Don pointed to the release of a new .NET programming language called boo. I downloaded the boo manifesto and took a look and it seems very interesting (and it’s nice to see some language experimentation going on on the CLR!). Some of the ideas aren’t unfamiliar – C# already has iterators and we’ve kicked around the idea of being able to enable late binding on a per-variable basis (called “duck typing” in the manifesto) – but others are less familiar. One idea I’m curious about seeing how it plays out is extensibility in the language. In the manifesto Rodrigo says:
I wanted a language I could extend with my own constructs.
This is one of those ideas that’s always seemed to me to be great on the face of it but questionable because of the law of unintended consequences. On the one hand, how can you argue with giving people the ability to extend the language as they see fit, especially given the fact that compiler releases can be a year or more? On the other hand, it’s so easy to screw up language design even when you’ve been doing it a long time that I wonder if you won’t quickly have a language that’s no longer comprehensible by man or machine.
One thing that Rodrigo loves about .NET is the nice way that the entire set of class libraries are architected together in a pretty clean and consistent manner. This is a great advance over the hodgepodge approaches of the past where fundamental libraries were incompatible or worked in entirely different ways. I wonder, though, if allowing extensible languages isn’t taking a step backwards into that world. Central control of a language ensures some reasonable amount of consistency in thought and design – if anyone is allowed to add extensions, will the language gradually devolve into the language of Babel? Or will only extensions that preserve the core style survive while the others die off? I guess we’ll just have to see.

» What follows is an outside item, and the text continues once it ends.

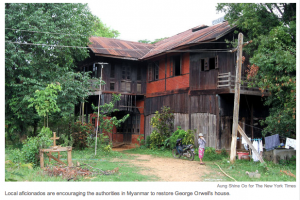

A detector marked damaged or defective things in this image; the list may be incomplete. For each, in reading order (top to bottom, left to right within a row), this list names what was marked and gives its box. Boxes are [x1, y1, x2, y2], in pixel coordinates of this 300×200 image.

rusty tin roof [88, 21, 236, 60]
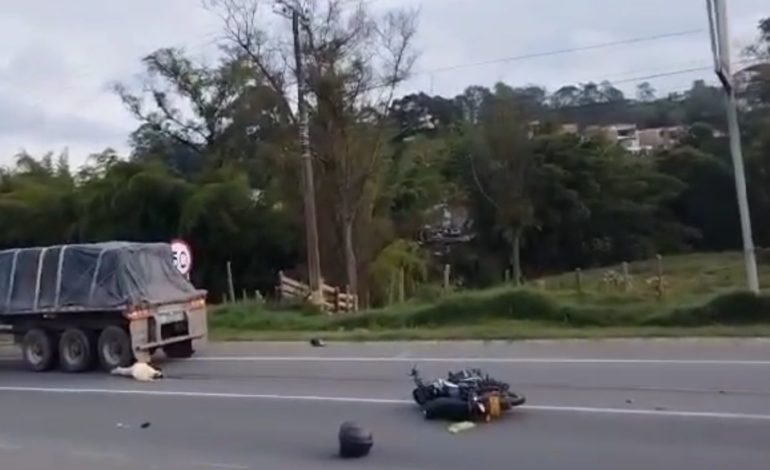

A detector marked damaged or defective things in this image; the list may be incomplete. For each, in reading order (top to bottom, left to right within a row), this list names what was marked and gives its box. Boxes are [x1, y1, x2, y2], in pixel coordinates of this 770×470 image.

overturned motorcycle [408, 368, 520, 422]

I will add that one major problem with our compilers today is that entirely too much information is locked up in them. We’ve started exposing compilation information through mechanisms such as the Visual Studio code model, but we need to go a lot further to enable more advanced and extensible tools. It’s certainly possible to expose a lot more information about what exists in the code that’s being compiled without having to make that information modifiable outside of the compiler, and I think that’s something that’s unquestionably worth pursuing in the long run.